Neal Gabler, in his book Life, the Movie, refers to the president as the Entertainer-in-Chief. The book appeared before the Obama presidency, in which Obama has made himself available to shows like The View, Jay Leno, Mythbusters, Jeopardy, and so on, becoming the epitome of what Gabler described. The logical outcome of more television- and movie-friendly presidents may be that when films need a current or recent president, part of his or her constitutional duties will be to appear in those films. Using a double might be a useful compromise, considering the effective uses of Margaret Thatcher in For Your Eyes Only (1981) and of the Winston Churchill double as the target killed by Michael Caine in The Eagle Has Landed.

Brolin as Bush in W. (2008) recalls Anthony Hopkins in Nixon (1995).
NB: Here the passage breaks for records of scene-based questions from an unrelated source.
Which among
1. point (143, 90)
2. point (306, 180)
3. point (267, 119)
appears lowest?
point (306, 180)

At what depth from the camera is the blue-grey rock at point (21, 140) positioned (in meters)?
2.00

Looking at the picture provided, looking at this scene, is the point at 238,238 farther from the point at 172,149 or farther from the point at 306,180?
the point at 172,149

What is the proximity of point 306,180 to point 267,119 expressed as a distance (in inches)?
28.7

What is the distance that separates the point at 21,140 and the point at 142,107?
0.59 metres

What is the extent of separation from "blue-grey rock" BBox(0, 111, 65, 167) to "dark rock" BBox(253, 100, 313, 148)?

I never thought I would accept Hopkins’ portrayal, and it took an hour and a half before I could, but I did. I can’t say the same for Paul Sorvino’s Kissinger. I realize now that Stone should have used the real Kissinger or, more likely, given the level of potential uncooperativeness, used him but never showed him (as was done with Christ in Ben-Hur (1959) and other pre-King of Kings (1961) religious epics — the wisdom of this being that it’s an innate distraction). Stone should, in fact, have used the real Bush in W., as well H. W. There’s something about W.’s vibe that suggests an openness to such possibilities — just keep that sourpuss Karl Rove out of the room during the negotiations. Perhaps, the real W. could have tried to gain control of his image and historical legacy this way, playing himself, rather than authoring a “chloroform-in-print” autobiography á la Bill Clinton, who should have muscled his way into being cast as “Jack Stanton” in Primary Colors (1998).
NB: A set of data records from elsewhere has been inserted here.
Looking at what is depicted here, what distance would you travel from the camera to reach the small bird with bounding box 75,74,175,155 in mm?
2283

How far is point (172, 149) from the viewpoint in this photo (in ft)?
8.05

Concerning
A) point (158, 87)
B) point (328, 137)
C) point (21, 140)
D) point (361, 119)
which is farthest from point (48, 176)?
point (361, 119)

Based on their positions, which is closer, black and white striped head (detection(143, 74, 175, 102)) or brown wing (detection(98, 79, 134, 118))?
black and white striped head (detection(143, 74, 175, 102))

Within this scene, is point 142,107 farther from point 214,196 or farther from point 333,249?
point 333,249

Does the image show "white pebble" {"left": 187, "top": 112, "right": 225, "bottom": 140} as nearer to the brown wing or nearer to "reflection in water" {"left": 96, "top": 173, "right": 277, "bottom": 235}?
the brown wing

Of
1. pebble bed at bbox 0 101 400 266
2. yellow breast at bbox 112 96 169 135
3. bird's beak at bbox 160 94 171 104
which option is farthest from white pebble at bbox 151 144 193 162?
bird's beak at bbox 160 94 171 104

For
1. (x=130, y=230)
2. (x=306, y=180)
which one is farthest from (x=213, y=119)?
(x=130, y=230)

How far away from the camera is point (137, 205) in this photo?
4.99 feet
My call for casting the president in movies or television also has educational value. Let’s face it, our children are becoming part of “the dumbest generation.” They will become more and more confused by seeing dozens of fictional presidents. In an episode of Psyche (2006-present), Sean (James Roday) keeps referring to President Shepherd, Michael Douglas’ character in An American President (1995). His buddy Gus (Dulé Hill) has to keep reminding Sean that Shepherd wasn’t really a president. Hill, as it happened, played a secret service guard for President Bartlet in West Wing. And how many people believe, after seven seasons and eternal reruns of West Wing, that a president should act and feel just like President Bartlet?

While watching Death of a President I was also bothered by another aspect of an assassination of a president in the 21st century. I had mentioned the conservatives’ fears about Death being wish-fulfillment for liberals. Realistically, Bush’s assassination would have been the worst thing that could have happened. His continued low ratings paved the way for Obama to win the presidency and the Democrats to decisively control the Congress. Bush’s death would have ushered in Dick Cheney and, I don’t doubt, martial law.
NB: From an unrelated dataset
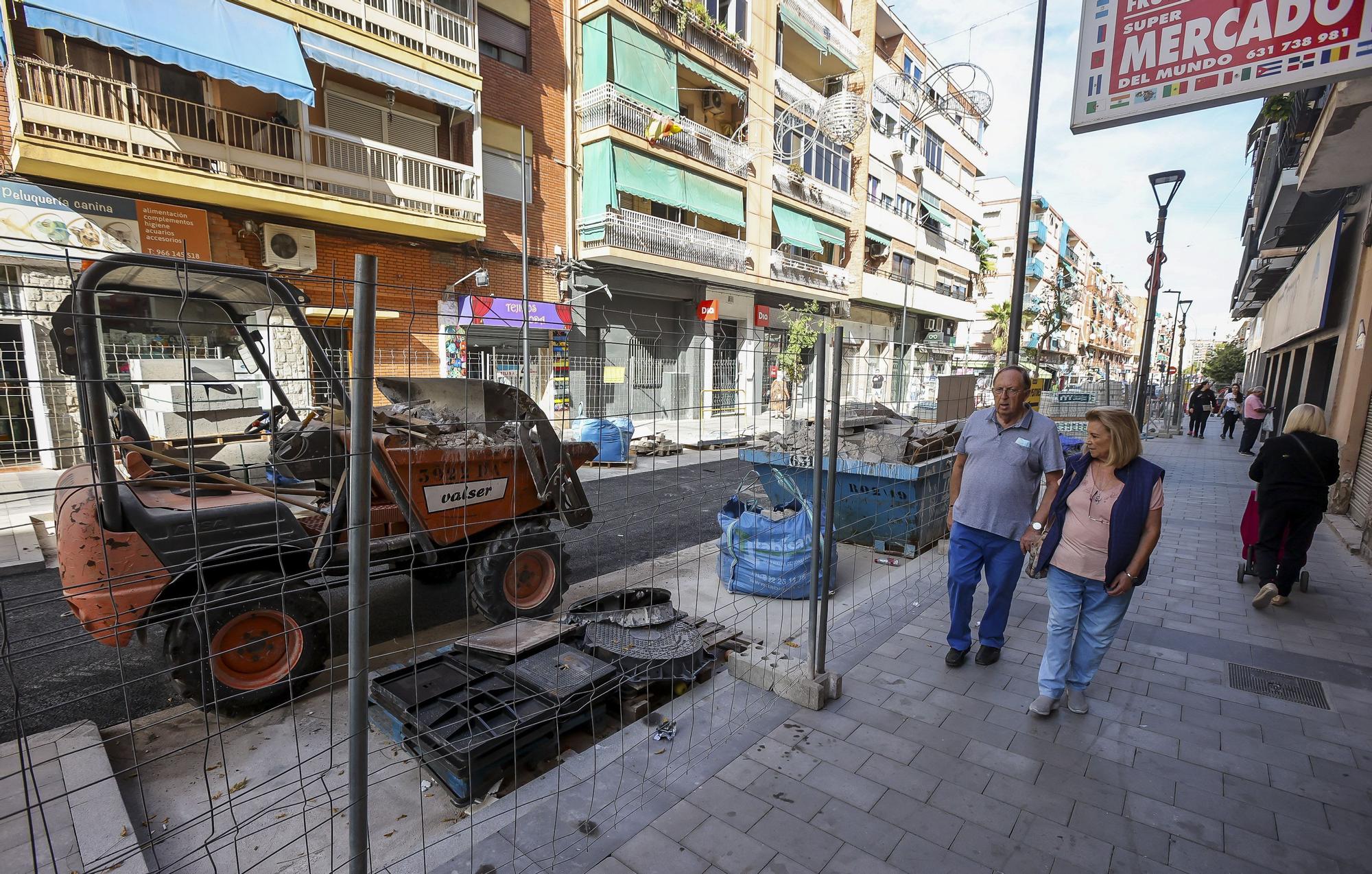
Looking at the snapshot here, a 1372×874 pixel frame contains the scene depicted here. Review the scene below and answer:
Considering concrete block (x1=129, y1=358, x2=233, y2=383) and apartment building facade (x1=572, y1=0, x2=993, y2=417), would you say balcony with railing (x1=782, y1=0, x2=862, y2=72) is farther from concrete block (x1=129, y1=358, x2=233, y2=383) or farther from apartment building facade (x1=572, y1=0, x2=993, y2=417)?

My personal trepidation, though, concerns the fourth branch of government, the news media. Can anyone imagine the response, in our time, to a successful presidential assassination? Take as your sample of potential reaction: the O. J. arrest and trial (the chase in the Bronco held the nation captive), then the Anna Nicole Smith and Michael Jackson deaths. Now combine these and take the media’s response to the tenth power and you might have an inkling of the situation. Something I did not see, or saw only a glimmer of, in Death. After the hyper-realism of the film’s premise, I thought a depiction of an insane news media response (including a miniseries on the assassination) would have been appropriate.